Here we go with No. 25…
Historically speaking, moviegoers haven’t thrown dollar bills at stripper movies. There have been such notable flops as the Paul Verhoeven-directed, $45 million-budgeted Showgirls ($20.3M domestic B.O.) and the Demi Moore $50M comedy Striptease ($33.1M domestic B.O.). The outlier was the Steven Soderbergh-directed Magic Mike, where the dancers were dudes, at $167.7M worldwide. Based on the Jessica Pressler New York magazine article “The Hustlers at Scores,” Hustlers worked wrapping sex appeal into a gritty crime story about dancers who scammed greedy Wall Street clients during the height of the 2008 recession. The film was originally developed at Annapurna, with Jennifer Lopez starring and Lorene Scafaria directing, this before the indie studio kicked it and other films to the curb because it was a hard sell in foreign markets, making its $30 million budget a risk. While other studios passed on the turnaround project, STX seized an opportunity it saw in a film that could appeal to a diverse cross-section of females. The cast included Lopez as the mastermind, with Crazy Rich Asians’ Constance Wu, Riverdale‘s Lili Reinhart and pop singers Lizzo and Cardi B as her accomplices. Hustlers’ promise asserted itself when it began showing up on tracking four weeks before its September 12 opening, where it scored strongly with Hispanic, African American, Asian and LGBTQ moviegoers.

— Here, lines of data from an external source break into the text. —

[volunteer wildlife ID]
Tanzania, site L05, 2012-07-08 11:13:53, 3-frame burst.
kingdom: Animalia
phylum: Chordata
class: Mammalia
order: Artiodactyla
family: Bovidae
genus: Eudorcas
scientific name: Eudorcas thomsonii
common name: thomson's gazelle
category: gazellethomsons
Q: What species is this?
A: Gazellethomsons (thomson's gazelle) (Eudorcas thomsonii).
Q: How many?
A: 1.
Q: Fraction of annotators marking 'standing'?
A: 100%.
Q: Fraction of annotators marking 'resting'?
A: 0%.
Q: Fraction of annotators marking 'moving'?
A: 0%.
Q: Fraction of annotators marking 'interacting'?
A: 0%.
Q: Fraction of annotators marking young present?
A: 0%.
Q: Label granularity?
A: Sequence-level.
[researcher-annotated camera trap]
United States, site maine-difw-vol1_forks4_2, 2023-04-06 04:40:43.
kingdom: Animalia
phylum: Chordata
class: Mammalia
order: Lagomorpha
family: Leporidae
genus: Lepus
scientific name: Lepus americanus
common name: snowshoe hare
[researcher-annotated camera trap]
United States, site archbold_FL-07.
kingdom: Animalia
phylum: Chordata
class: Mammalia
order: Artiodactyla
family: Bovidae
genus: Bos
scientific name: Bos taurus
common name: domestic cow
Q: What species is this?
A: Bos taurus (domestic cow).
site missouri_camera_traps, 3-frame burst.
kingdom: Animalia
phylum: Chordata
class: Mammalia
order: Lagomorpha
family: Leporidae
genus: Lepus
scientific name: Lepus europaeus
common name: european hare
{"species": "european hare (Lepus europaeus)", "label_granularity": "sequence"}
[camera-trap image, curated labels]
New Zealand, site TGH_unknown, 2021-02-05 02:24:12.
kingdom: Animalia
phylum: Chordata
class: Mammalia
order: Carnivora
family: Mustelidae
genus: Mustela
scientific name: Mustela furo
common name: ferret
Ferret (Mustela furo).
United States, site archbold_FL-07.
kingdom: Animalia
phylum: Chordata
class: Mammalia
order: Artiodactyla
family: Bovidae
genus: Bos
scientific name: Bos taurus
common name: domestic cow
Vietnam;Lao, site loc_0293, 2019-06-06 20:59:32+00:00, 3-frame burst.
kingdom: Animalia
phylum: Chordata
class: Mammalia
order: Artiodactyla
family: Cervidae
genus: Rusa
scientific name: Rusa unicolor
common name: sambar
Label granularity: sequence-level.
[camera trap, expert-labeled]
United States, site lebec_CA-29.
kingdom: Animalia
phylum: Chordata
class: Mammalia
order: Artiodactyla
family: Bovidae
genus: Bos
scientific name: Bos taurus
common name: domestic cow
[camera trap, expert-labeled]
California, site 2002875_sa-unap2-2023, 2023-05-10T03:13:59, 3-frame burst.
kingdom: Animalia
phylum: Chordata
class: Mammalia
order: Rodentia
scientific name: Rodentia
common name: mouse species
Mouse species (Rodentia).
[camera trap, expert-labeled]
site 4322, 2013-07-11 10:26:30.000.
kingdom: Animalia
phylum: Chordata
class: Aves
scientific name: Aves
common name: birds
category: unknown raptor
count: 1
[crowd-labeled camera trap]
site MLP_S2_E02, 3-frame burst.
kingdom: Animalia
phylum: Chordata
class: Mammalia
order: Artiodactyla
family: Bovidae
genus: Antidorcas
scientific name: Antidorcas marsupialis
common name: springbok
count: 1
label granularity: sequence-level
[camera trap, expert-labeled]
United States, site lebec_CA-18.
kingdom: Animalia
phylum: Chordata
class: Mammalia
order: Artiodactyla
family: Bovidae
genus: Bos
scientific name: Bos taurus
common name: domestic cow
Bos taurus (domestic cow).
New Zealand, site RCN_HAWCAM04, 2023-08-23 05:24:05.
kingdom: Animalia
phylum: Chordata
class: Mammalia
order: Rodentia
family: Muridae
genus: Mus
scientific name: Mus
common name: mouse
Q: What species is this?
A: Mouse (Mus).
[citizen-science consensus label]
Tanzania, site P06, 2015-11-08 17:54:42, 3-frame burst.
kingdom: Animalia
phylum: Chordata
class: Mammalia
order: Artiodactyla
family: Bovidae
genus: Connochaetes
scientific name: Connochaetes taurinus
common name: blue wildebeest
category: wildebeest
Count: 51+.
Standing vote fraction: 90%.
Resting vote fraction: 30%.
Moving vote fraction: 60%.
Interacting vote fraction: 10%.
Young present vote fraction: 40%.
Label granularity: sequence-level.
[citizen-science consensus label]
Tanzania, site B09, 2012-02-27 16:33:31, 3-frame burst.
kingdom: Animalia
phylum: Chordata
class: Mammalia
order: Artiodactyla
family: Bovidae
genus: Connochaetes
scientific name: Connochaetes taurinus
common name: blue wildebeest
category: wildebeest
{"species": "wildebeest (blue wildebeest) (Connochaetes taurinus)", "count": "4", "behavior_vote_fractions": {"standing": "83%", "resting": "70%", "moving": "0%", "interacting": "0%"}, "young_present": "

It emerged from a world premiere at the Toronto Film Festival with awards buzz and strong reviews (87% certified fresh Rotten Tomatoes score) that hinted at success. Critical praise was high especially for Lopez, who earned Golden Globe and SAG Supporting Actress nominations. Hustlers opened to $33.1M at the domestic box office, a best ever bow for an STX-released film, and same for Lopez in a live-action role.
The Box Score
Here are the costs and revenues as our experts see them:
THE BOTTOM LINE:
STX made the movie at a net $20M production cost in 29 days to accommodate Lopez’s schedule as she squeezed in the shoot prior to rehearsing for a concert tour. Helping to drive costs down were STX’s foreign sales output deals with their partners, which are estimated at $10M (the distributor handled distribution in the U.S. and the UK). Lopez bet on herself here, taking less pay upfront in exchange for a bigger back-end, which is estimated at $8M. STX spent $38M in P&A at specific female demographics. They responded, spending close to $105M in domestic ticket sales and $52.6M abroad. Hustlers became STX’s second highest-grossing movie worldwide at $157.5M, trailing only Bad Moms ($183.9M). The film poured off a net profit of $47M, a much needed hit for the mini-major.